## Work request:
Your answer should hold exactly the lines beginning with the one that contains "2026 Ford Explorer Active 4WD" and ending with the last line of the material, both included. Leave every picture out.

###

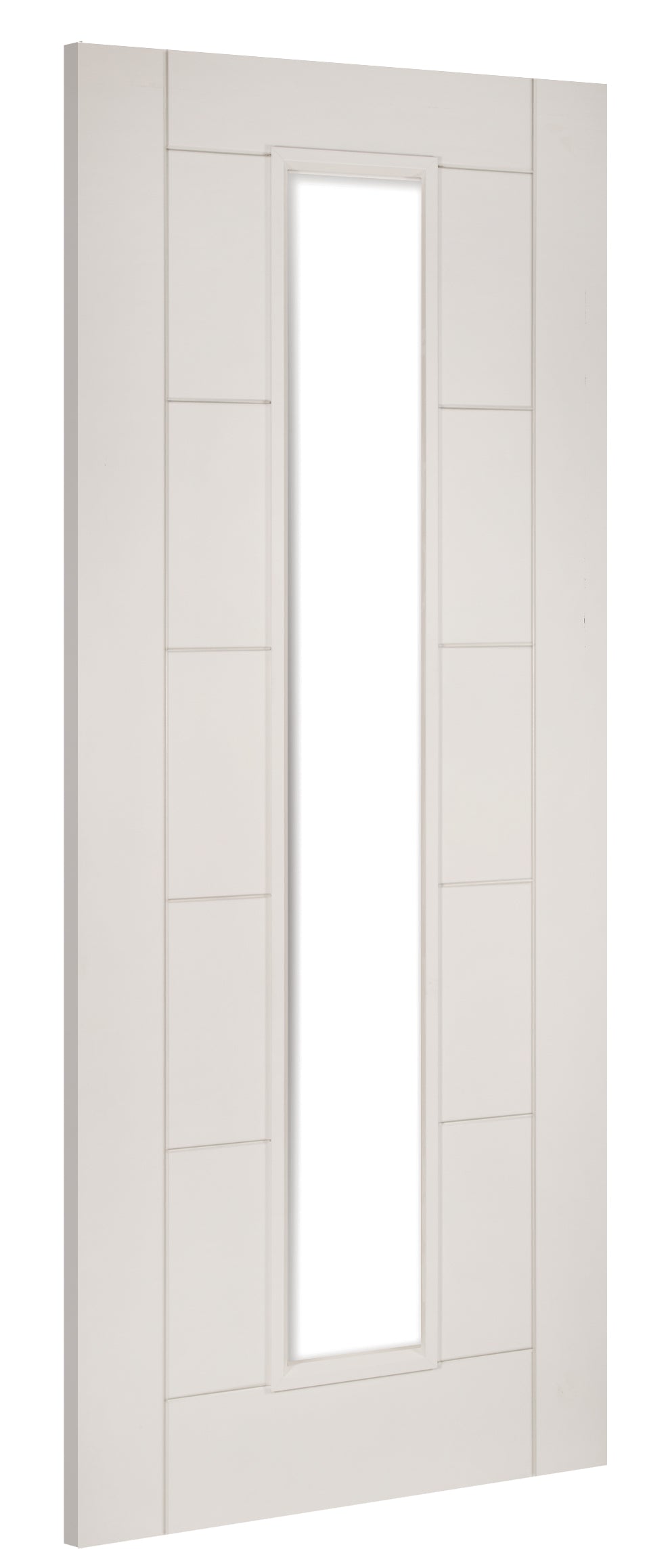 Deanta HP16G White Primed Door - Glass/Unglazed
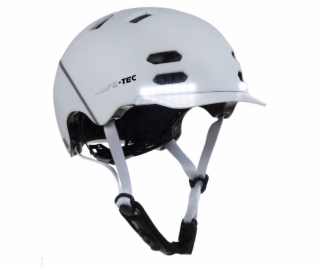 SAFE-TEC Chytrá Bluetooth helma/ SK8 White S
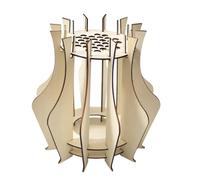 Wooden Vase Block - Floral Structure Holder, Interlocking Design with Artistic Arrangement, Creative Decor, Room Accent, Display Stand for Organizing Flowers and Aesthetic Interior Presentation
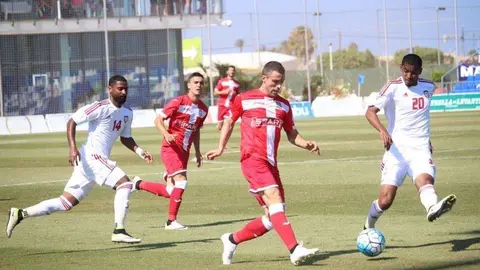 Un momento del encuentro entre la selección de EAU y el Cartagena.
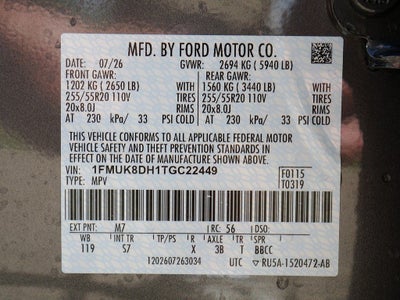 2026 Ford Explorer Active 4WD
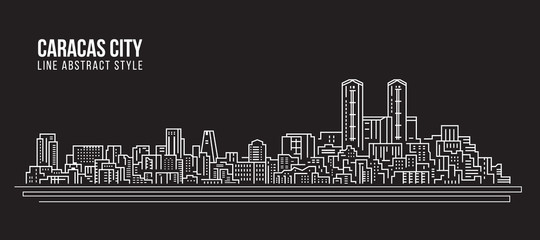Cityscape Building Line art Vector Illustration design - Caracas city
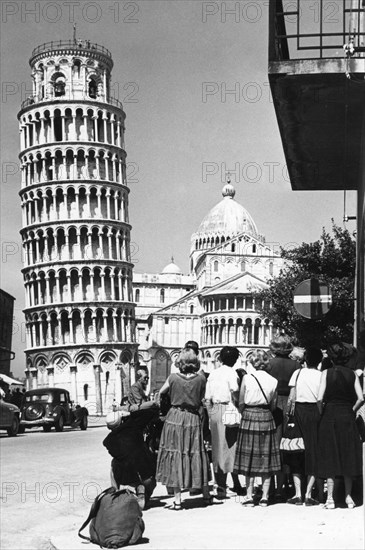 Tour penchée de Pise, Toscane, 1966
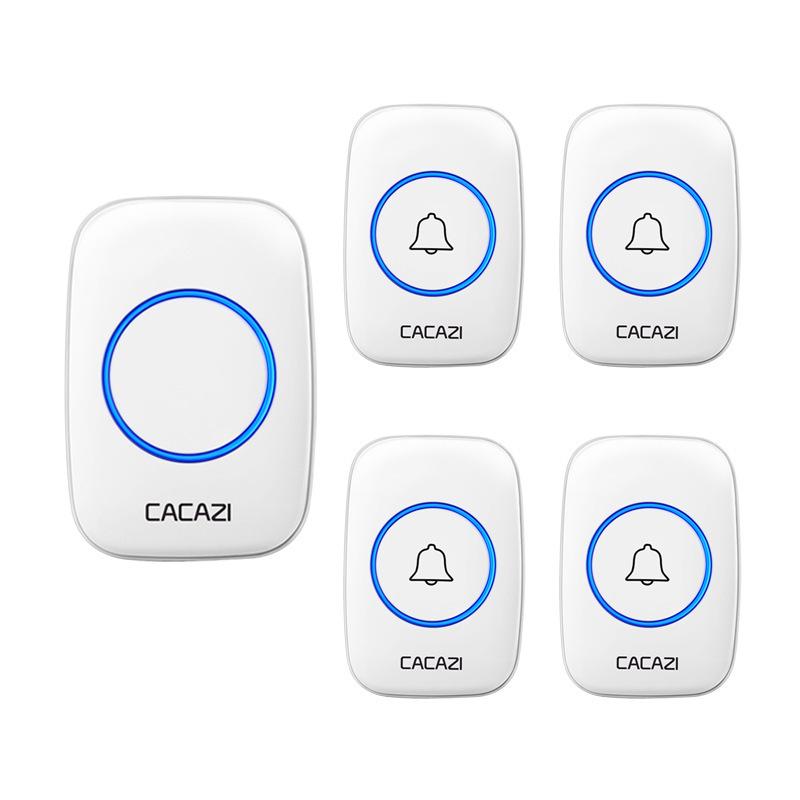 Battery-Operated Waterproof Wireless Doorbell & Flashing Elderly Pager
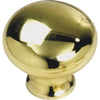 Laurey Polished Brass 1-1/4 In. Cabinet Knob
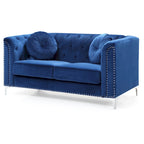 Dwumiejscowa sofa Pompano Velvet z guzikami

###

## Answer section:
 2026 Ford Explorer Active 4WD
Cityscape Building Line art Vector Illustration design - Caracas city
 Tour penchée de Pise, Toscane, 1966
 Battery-Operated Waterproof Wireless Doorbell & Flashing Elderly Pager
 Laurey Polished Brass 1-1/4 In. Cabinet Knob
 Dwumiejscowa sofa Pompano Velvet z guzikami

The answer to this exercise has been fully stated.